As the first shock of the first nationwide telephone strike wore off, the U.S. pinched itself to see if it still could move and talk. It could--and with surprising alacrity.

In New England, where most of the telephone workers are not affiliated with any of the 39 striking unions, service was 99.7% of normal. Virginia, which requires unions to go through at least five weeks of conferences before striking a public utility, had service as usual. So did Indiana, which has a compulsory arbitration law to forestall such calamities as telephone tie-ups.

The rest of the U.S. was not so well off--long distance service was down 80% in most places, and rural and suburban users of manual phones were thoroughly muzzled. But people got along.

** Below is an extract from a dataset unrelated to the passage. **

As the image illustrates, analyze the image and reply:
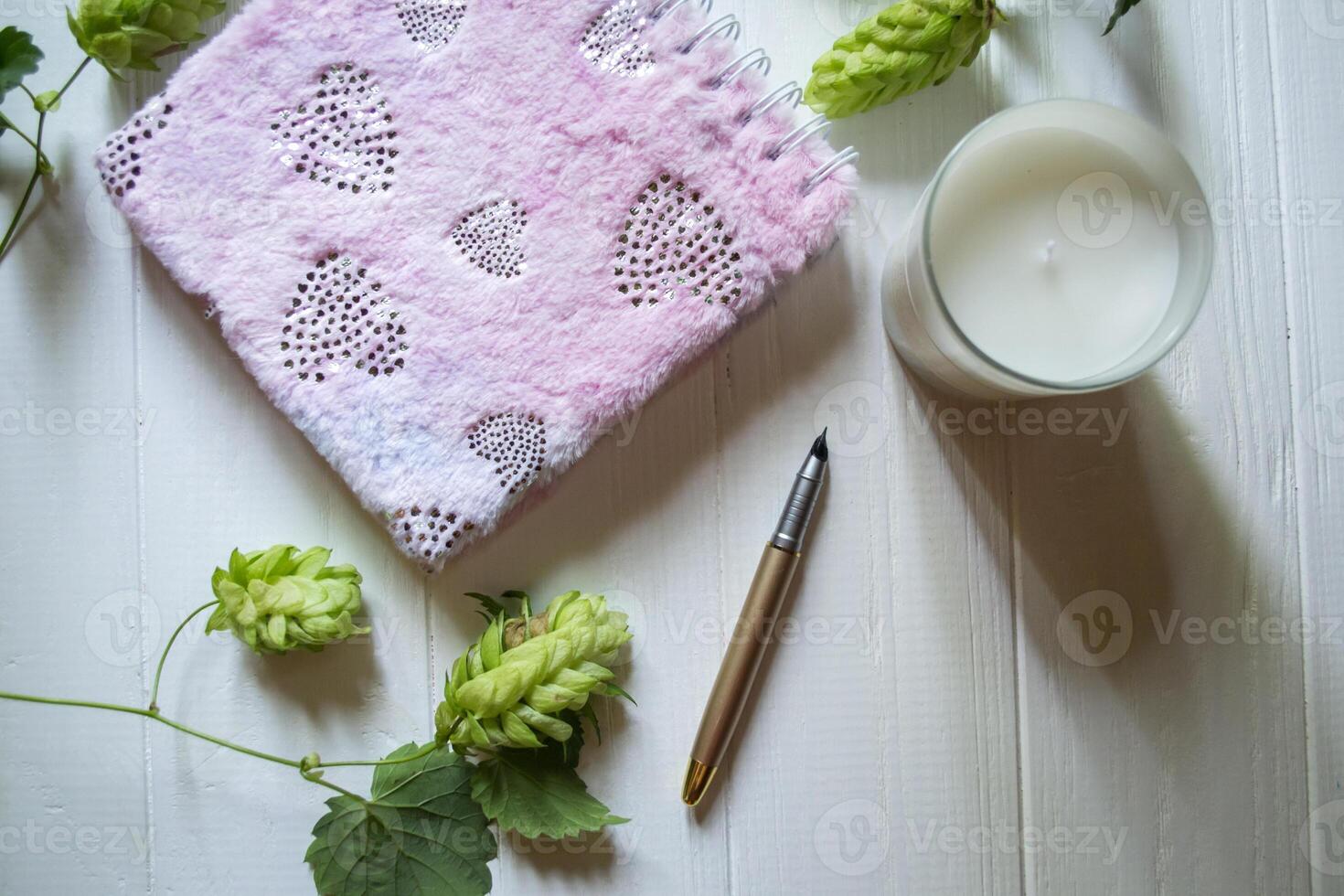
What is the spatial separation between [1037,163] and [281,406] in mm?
445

Minor Inconvenience. In New York City, the strikebound 10% were advised to use police boxes in a pinch. In Chicago, big businesses with perishable out-of-town orders put most long distance calls in the emergency (fire, flood, death) or urgent business category, got cut off occasionally when they started a supposedly desperate call with a windy "How's the weather out there?" Chicago suburbanites had their crises too. James Ruzek, who lives in dialless Berwyn, works in a struck plant in dialless Cicero, and has a worrying wife, sent his pet carrier pigeon flying home daily with a message: "Entered plant O.K. Don't worry. Jim."

Atlanta felt no more than minor inconvenience, and teachers actually found new hope for teen-age boys and girls who were driven by the shutdown from endless nightly phone communion to homework. In Kansas City, as in most struck cities, telegraph business zoomed a staggering 50 to 80%. In flooded Michigan, hurried conferences between company and union officials quickly restored emergency service to stricken areas. Radio "hams" took over part of the disaster-message burden in the devastated wake of the Texas-Oklahoma tornado (see Disaster). Denver's harassed company officials indignantly refused to deliver "Come home to lunch" calls from relatives to telephone pickets.

And in San Francisco's Chinatown exchange, where operators answer with a cheery "Gay Daw Ho" (number please), speak many dialects and know most customers' numbers by heart, a walkout of all the regular operators caused a wonderful confusion.

Rough & Tough. But the real snafu, the place where the phone strike began to realize its ugly potential, was in New Jersey.

Twelve minutes after the 12,000 telephone operators of the New Jersey Bell Telephone Co. walked out, Governor Alfred E. Driscoll invoked a one-year-old law prohibiting strikes against public utilities, seized the company and ordered the strikers back to work. But because the law provided no penalties, the strikers, mostly women, went calmly about their picketing. Next day the legislature rammed through a penalty clause: strikers who did not return to work now could be fined $250 to $500 a day, and jailed up to 30 days for every day they stayed out. The striking unions could be fined $10,000 a day.

While strikers cried "Fascism," police arrested three female officers of one union. The women were promptly released on bail (and one got married), but the arrest was enough to start lawyers for both sides preparing a case to test the constitutionality of Governor Driscoll's rough-tough law.

At week's end, negotiations between the National Federation of Telephone Workers and the A.T. & T. were at a standstill. Government conciliators shuttled futilely between the two groups.

Management was standing firm, and it was clear that the union had not quite gained the hoped-for shock which would cause capitulation by A.T. & T. In Walla Walla, in fact, metal products manufacturer Dave Barer was rather enjoying himself. Said he: "You know, it's kinda nice not having that damn thing ringing all day long."